Die scheidende Kommission präsentiert sich damit nicht nur als Vorkämpfer für die Steuergerechtigkeit, sondern beteiligt sich auch am weltweit immer härter werdenden Kampf gegen Steueroasen. Die Amerikaner sind dabei, etwa in ihren Verhandlungen mit der Schweiz, aggressiv vorgeprescht.
Auch Brüssel hat die Steuersituation von Irland bis Gibraltar genauer geprüft. Erst im März stellte die Kommission Luxemburg ein Ultimatum, um mehr Informationen über die Steuergesetze des Landes zu erhalten. Und es ist den EU-Beamten nicht entgangen, dass laut einer neuen Studie beinahe die Hälfte der größten US-Konzerne Tochtergesellschaften in den Niederlanden unterhalten, wohin sie viel Kapital schicken.
Politisch pikant
Jedoch bleibt es dabei, dass Steuerrecht innerhalb der EU weiter in der Kompetenz der Mitgliedstaaten liegt. Und die zeigen sich nicht unbedingt einsichtig: Irlands Wirtschaftsminister etwa wies wütend den Vorwurf zurück, sein Land sei eine Steueroase.

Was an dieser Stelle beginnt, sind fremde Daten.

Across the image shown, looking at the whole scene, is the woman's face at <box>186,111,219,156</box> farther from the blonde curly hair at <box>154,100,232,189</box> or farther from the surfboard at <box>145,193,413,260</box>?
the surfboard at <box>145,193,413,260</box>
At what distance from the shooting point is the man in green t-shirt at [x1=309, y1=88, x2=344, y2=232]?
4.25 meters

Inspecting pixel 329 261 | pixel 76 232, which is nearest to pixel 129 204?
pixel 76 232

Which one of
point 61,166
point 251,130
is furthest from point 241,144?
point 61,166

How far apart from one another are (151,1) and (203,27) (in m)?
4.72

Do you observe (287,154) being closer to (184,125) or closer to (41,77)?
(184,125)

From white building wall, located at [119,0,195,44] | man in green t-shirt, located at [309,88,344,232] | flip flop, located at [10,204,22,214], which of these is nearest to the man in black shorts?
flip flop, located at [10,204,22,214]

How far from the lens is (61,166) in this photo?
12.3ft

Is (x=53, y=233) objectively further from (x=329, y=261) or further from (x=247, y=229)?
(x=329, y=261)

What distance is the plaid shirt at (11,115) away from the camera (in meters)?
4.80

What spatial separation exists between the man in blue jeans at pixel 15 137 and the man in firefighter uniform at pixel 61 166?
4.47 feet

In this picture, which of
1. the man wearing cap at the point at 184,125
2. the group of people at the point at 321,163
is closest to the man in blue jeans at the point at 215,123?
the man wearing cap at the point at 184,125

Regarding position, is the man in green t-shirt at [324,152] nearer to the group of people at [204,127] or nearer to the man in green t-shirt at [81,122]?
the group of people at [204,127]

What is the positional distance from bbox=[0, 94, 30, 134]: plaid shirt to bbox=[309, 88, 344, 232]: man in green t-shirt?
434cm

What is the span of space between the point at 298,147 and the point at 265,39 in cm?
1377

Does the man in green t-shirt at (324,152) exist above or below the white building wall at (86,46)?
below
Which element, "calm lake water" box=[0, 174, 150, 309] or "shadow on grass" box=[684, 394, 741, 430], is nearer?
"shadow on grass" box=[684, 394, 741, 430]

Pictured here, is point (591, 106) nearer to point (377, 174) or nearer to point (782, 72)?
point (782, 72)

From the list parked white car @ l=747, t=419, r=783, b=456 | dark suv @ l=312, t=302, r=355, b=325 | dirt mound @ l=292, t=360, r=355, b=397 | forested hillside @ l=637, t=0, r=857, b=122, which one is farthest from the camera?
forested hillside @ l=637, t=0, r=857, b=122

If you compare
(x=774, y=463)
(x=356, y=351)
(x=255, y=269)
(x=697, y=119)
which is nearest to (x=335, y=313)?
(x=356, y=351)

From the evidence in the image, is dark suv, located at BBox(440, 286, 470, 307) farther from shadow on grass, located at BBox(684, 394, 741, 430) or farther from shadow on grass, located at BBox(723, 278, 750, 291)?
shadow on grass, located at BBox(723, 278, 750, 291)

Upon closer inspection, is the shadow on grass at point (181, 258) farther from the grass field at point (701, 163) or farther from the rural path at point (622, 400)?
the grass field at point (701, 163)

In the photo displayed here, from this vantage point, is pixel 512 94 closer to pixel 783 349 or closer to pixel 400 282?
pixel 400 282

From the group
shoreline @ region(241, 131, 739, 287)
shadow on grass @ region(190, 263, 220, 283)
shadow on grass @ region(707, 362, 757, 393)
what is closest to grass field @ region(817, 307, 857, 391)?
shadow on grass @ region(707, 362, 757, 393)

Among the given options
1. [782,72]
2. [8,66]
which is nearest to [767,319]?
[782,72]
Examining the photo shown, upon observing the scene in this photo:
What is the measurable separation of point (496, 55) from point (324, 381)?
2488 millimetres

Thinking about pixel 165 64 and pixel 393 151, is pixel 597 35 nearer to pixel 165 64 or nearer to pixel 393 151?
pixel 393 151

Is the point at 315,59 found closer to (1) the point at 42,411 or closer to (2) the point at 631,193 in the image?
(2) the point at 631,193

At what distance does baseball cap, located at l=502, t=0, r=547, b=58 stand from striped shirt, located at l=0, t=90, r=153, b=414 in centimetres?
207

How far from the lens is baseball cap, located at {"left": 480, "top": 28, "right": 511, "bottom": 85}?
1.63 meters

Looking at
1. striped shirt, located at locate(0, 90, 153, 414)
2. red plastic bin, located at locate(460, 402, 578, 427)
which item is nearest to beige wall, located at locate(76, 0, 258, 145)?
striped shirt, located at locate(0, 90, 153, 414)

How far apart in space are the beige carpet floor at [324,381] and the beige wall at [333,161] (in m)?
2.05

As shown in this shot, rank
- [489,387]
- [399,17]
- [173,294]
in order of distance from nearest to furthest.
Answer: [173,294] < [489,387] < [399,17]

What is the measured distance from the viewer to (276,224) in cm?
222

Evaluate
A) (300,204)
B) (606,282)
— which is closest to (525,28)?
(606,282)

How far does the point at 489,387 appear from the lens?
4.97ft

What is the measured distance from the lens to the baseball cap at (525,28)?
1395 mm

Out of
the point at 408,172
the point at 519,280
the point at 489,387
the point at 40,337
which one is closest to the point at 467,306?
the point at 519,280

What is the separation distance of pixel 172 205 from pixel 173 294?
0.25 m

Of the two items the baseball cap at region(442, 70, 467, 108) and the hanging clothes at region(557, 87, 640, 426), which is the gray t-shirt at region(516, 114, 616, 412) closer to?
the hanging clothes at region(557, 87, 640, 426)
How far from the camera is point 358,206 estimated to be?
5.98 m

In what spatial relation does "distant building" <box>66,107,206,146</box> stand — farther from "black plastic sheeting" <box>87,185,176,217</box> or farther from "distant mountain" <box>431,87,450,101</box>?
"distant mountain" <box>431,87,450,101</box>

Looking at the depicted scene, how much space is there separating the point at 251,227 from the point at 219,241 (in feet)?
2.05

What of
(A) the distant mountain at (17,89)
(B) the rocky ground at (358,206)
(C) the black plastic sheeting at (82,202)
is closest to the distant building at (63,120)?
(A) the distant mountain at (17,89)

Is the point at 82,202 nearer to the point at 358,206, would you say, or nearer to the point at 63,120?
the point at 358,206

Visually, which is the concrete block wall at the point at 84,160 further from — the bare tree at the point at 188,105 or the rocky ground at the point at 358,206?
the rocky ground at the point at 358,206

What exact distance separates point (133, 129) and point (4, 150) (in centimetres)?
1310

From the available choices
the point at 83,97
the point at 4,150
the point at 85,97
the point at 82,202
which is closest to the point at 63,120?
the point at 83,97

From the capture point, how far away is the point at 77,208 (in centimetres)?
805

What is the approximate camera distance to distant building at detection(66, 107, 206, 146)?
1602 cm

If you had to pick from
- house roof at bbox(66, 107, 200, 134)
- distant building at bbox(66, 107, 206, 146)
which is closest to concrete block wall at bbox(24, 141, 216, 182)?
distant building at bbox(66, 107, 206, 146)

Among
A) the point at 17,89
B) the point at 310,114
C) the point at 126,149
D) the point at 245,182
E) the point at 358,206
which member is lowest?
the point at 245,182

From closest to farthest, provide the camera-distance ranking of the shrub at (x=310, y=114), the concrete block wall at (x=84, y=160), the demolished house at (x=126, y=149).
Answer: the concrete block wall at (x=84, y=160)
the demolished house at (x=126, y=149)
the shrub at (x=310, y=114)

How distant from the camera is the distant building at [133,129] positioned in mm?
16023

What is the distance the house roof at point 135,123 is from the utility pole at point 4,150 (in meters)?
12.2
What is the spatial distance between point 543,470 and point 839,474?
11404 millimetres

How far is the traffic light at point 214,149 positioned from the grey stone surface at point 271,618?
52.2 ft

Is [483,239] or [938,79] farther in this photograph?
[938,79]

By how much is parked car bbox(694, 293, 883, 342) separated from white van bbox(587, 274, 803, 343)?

Bereits im Oktober 2013 hatte die irische Regierung eingelenkt und eines der Schlupflöcher geschlossen, das etwa Apple genutzt hatte. So sollen "staatenlose" Firmen nicht mehr geduldet werden - sie müssen künftig entweder in einem anderen Staat steuerpflichtig sein oder ab 2015 die volle irische Körperschaftsteuer entrichten. Auch Italien und Großbritannien prüfen bereits Steuerpraktiken von Apple, Google und Amazon.
Pikant ist die Auswahl der Länder, die gerade in den Fokus der Kommission rücken, auch vor dem Hintergrund der Debatten über das künftige EU-Spitzenpersonal. Der irische Premier Enda Kenny wird als Kompromisskandidat für den Posten an der Spitze der Europäischen Kommission gehandelt. Und die Untersuchung der Praktiken in Luxemburg erinnert daran, dass der winzigen Finanzoase ein einzelner Mann fast 18 Jahre als Premier vorstand: Jean-Claude Juncker, der nun als EVP-Spitzenkandidat Präsident der Europäischen Kommission werden möchte.